The $1.4 trillion federal student debt market faces a huge issue — transparencyThe Honorable Sheila C. Bair
When it comes to federal student lending, the bad news just keeps coming. Federal student debt now exceeds $1.4 trillion and fully half of that is not being repaid. More than one million student borrowers default each year.
Nearly 40% are expected to default by 2023. (For context, during the financial crisis and its aftermath, mortgage delinquencies and defaults peaked at 11.5%.) Much research and study have been devoted as to why so many student borrowers aren’t paying their loans. Part of the answer may be that they never fully understood they were borrowing because of misleading marketing.
Imagine that a bank offered to help you buy a car. Let’s say that the bank sent you a letter offering a variety of different types of “aid” without clearly specifying that some of the “aid” was in the form of a loan that you would have to repay. Let’s say that the bank also didn’t disclose to you the total amount you would have to borrow to get the car or the interest rate and other key terms of the loan before you committed to its offer. Would you take the deal?
I hope not!
A lack of skepticism and regulatory oversight
Americans are somewhat wary when it comes to borrowing money from banks or other private lenders. While more can always be done to educate the public on the risks of unaffordable debt, most of us know enough to ask questions and nail down repayment terms before we commit. In addition, private lenders are subject to state and federal consumer protection laws that would never permit them to market a loan in such a misleading way.
Unfortunately, the same amount of consumer skepticism and regulatory oversight is not present when the government is the one providing that “aid” in the form of student loans. Indeed, millions of students and their families routinely commit to borrow tens of thousands of dollars from the government to finance their student’s higher education before they receive any clear disclosures of key loan terms or even understand the total amount they will likely need to borrow for the student to complete her degree.

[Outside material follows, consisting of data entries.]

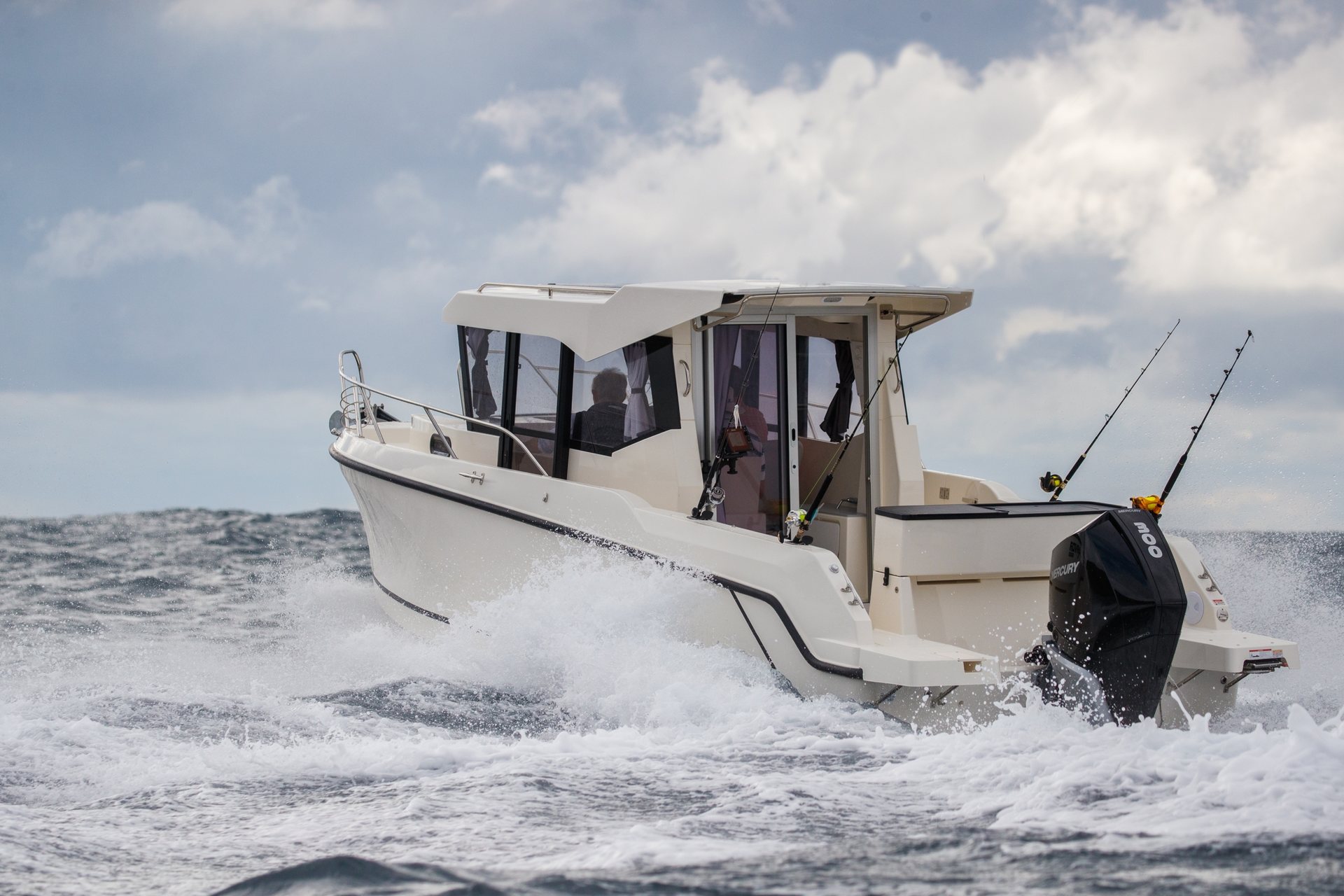 360 VR Virtual Tours of the Bayliner Trophy T25 Pilothouse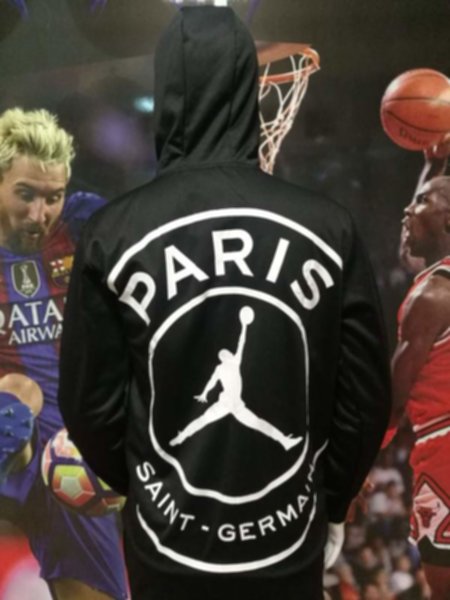 костюм спортивный  Paris SG  Jordan   2018-2019  полиэстер 100%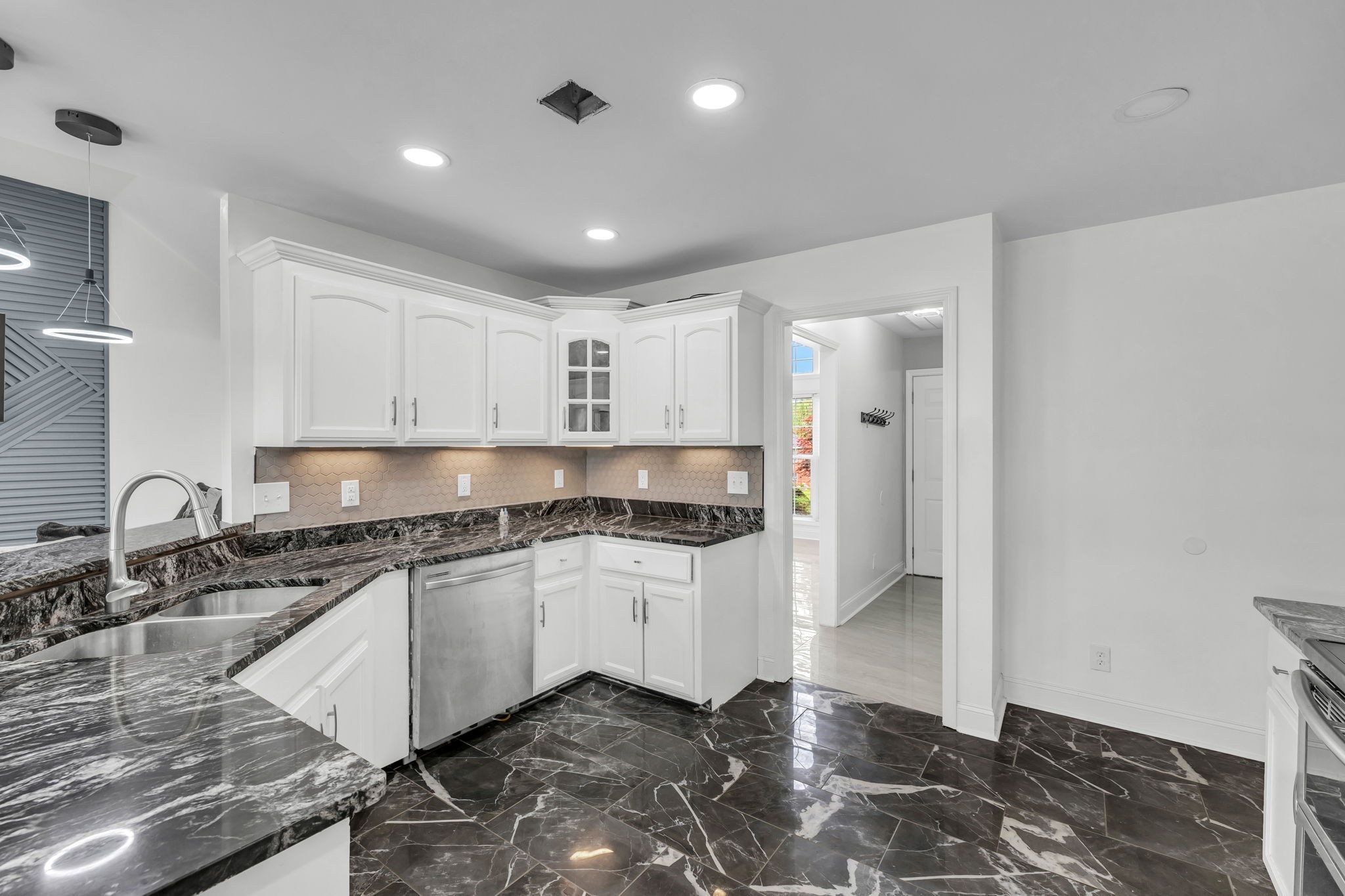 4268 N Woodstock Dr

Federal student loans are marketed around the notion that they are a benefit provided by the government to gain access to higher education, not a financial obligation. Students and their families are encouraged to make maximum use of that benefit and since it’s coming from the government, many just assume it’s in their interests to do so. Government and college websites lump loans into the category of “financial aid” along with scholarships, grants, and work study. Loans are arranged through colleges which send “award letters” to student applicants once they are accepted at a college. These letters are not subject to Truth in Lending regulation and vary widely in explaining how students will need to finance college costs. An analysis of 11,000 award letters by the New America Foundation found that less than one-third clearly distinguished debt from grants and scholarships that do not have to be repaid. A significant number didn’t even use the word “loan,” instead characterizing debt as an “award.” Perhaps this is one reason why an earlier study by Brookings found that 28% of first year student borrowers didn’t even know they had federal loans.
To their credit, the Department of Education and the Consumer Financial Protection Bureau have developed online tools to help students understand and compare the costs of attendance and their post-graduate debt obligations. However, these tools are voluntary and hampered by lack of consistency in how “aid” is disclosed in college award letters.